WHAT YOU NEED TO DO =
**a.** In the court transcript excerpt, what do highly-protected, fundamental constitutional rights deserve?
**b.** Repeat the part of the court transcript excerpt starting with "THE COURT:  Well, however" and going on through "the other two.".
# Start of SOURCE EXCERPT
THE COURT:  Well, however we proceed, what we need to do first is have them return the verdict that they do have.   They can do that on the form they have got.   If we send them back, we could send them back with separate verdict forms on the other two.

THE PROSECUTOR:  I guess my whole point is, we didn't want them negotiating or determining or deciding on anything except the two counts they have.

Again, we believe that highly-protected, fundamental constitutional rights deserve more safeguard than to be off-handedly waived as a matter of convenience to counsel.
# End of SOURCE EXCERPT
# Start of COLLECTED MATERIAL
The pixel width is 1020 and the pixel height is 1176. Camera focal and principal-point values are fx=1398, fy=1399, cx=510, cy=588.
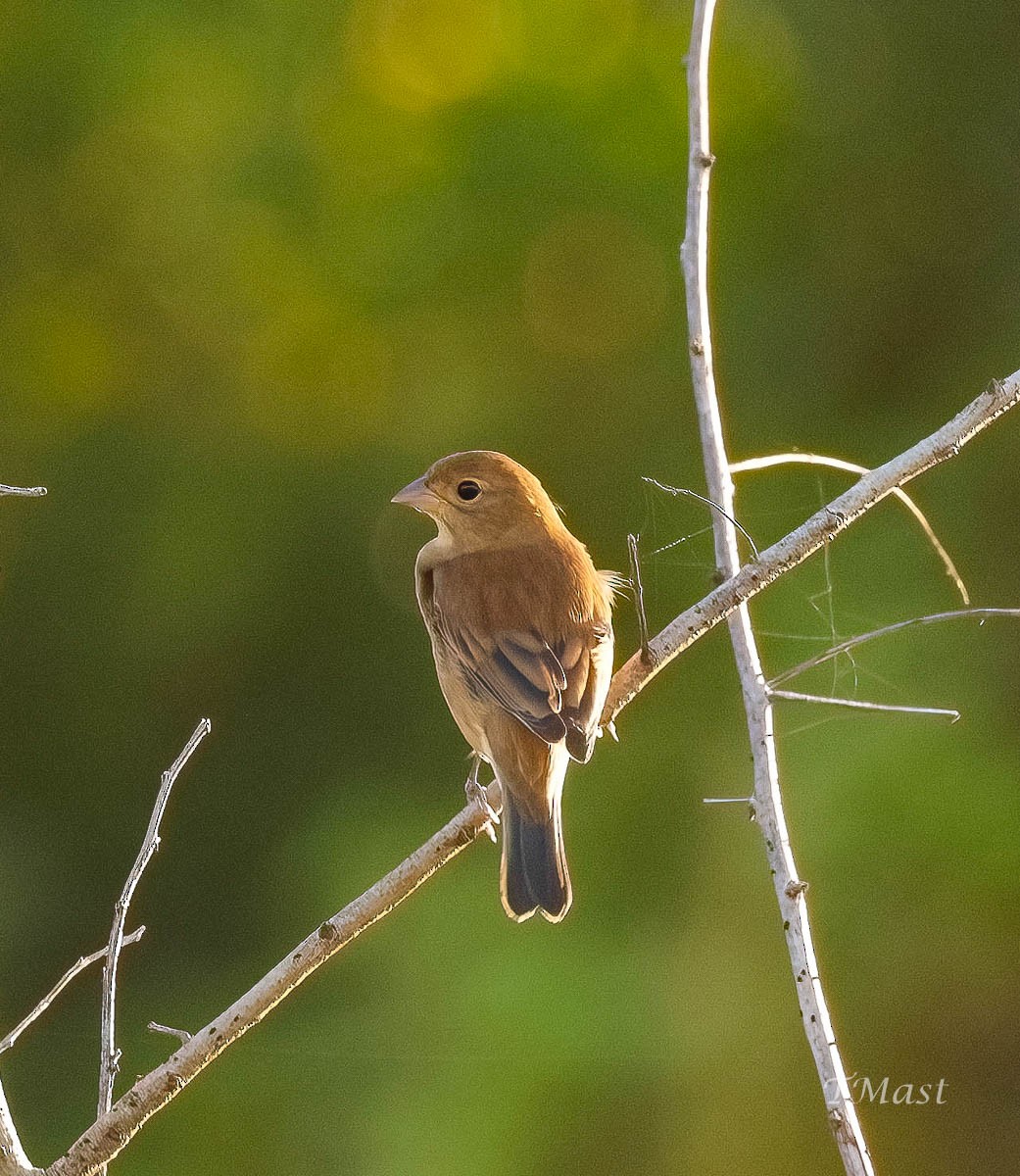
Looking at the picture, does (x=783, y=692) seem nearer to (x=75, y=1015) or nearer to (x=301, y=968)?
(x=301, y=968)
# End of COLLECTED MATERIAL
RESPONSES FOR EACH TASK =
**a.** More safeguard than to be off-handedly waived as a matter of convenience to counsel.

**b.**
THE COURT:  Well, however we proceed, what we need to do first is have them return the verdict that they do have.   They can do that on the form they have got.   If we send them back, we could send them back with separate verdict forms on the other two.